Books: Pay It Forward by Catherine Ryan Hyde
A word-changing novel set in an unlikely California town.
I'd like to share one of my favorite books that’s set in California with you. It's by a Central Coast author, Catherine Ryan Hyde, who lives just up Highway 1 from me and whom I've had the pleasure to meet and to interview once. She's a lovely human being and her book is a treasure.
After it was published in 1999, Pay it Forward sparked an award winning movie and a movement. Just recently, 25 years after the book was published, a friend promised me he'd "pay it forward" after I refused repayment for a favor. The phrase and the concept has become a part of our culture. I think it's only fitting that it was Ms. Ryan Hyde's book that birthed the movement, because she is the real deal. This wasn't just a story idea for her. Just one look at her website at catherineryanhyde.com and you can see that she walks the walk, including remaining actively involved in mentoring up-and-coming writers.
Although the film version is set in Las Vegas, the book is actually set in Atascadero, California, a small town I used to live in, in the northern part of San Luis Obispo County.
About the Book
In a small town in California, a junior high school social studies class receives an extra credit assignment: Do something to change the world.
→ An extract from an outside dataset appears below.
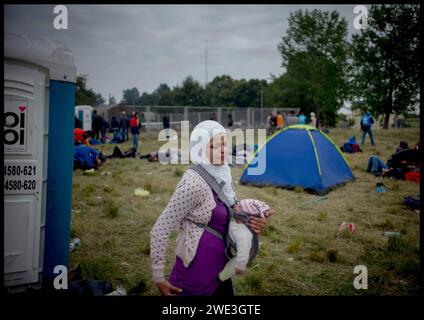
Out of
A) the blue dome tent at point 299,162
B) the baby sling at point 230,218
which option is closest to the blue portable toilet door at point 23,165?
the baby sling at point 230,218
Young Trevor takes the assignment to heart. He comes up plan to do a favor for three people in his life. The favor must be something big, something difficult, something important. Then, each of the three people who benefit from Trevor's generosity must "pay it forward" by doing an important, life-altering favor for three other people. And so on and so on and so on.
I saw this weird thing on the news a couple of days ago. This little kid over in England who has this, like ... condition. Nothing hurts him ....
When I was little I asked my mom why we have pain. Like, what's it for? She said it's so we don't stand around with our hands on a hot stove. She said it's to teach us.
But she said by the time the pain kicks in, it's pretty much too late, and that's what parents are here for. And that's what she's here for. To teach me. So I don't touch the hot stove in the first place.
Sometimes I think my mom has that condition, too. Only on the inside where nobody sees it but me .... Except, I know she hurts. But she still has her hand on that hot stove. On the inside, I mean ....
I wish I could teach her.
—Catherine Ryan Hyde, Pay It Forward
Trevor starts out by doing a favor for a homeless junkie in his neighborhood, then focuses his efforts on his mother, a recovering alcoholic, and his social studies teacher, whose outward scars are a reflection of the emotional scars he carries inside.
Trevor's idea gradually takes on a life of its own, and what started out as an extra credit school assignment soon becomes a movement, changing not only the lives of Trevor and those he loves, but people Trevor may never even meet.
Catherine Ryan Hyde's modern fable, Pay It Forward, is told in a pure and deceptively simple way befitting its message: The seemingly small and insignificant actions of each one of us do make a difference. We can change the world for the better. We—you and I—can overcome the emotional scars of our past and, from the fire of our pain, forge something lasting and beautiful.
About the Movie
The film version of Pay It Forward is set in Las Vegas, Nevada, and stars Haley Joel Osmont as Trevor, Kevin Spacey as the social studies teacher, Helen Hunt as Trevor's mother, and Jay Mohr as the reporter who investigates the movement and pieces its puzzle together. The movie also features amazing performances by Angie Dickinson, who plays Trevor's alcoholic grandmother, and Jon Bon Jovi, who plays Trevor's abusive and mostly absent father.
About the Author
Catherine Ryan Hyde has published approximately 45 short stories, winning recognition and much acclaim for her work, which first caught the attention of a small publishing house in San Francisco. Her first novel, Funerals for Horses, was published in 1997, followed by Earthquake Weather, a collection of short stories, the following year. Pay It Forward was optioned for film by Warner Bros. in the summer of 1998, before it had even found a publishing house, and was snapped up by Simon & Schuster immediately thereafter. The prolific writer has published steadily since. Catherine Ryan Hyde makes her home in Cambria, a small town on California’s Central Coast, and gives generously and often of her time and talent to her readers and to the movement.
As of this writing, her newest books are Life, Loss, and Puffins; A Different Kind of Gone; and Just a Regular Boy. Her next novel Rolling Toward Clear Skies will come out November 12, 2024. She also authored The Long, Steep Path: Everyday Inspiration from the Author of Pay It Forward, a collection of creative non-fiction stories and Ryan Hyde's first full-length non-fiction book.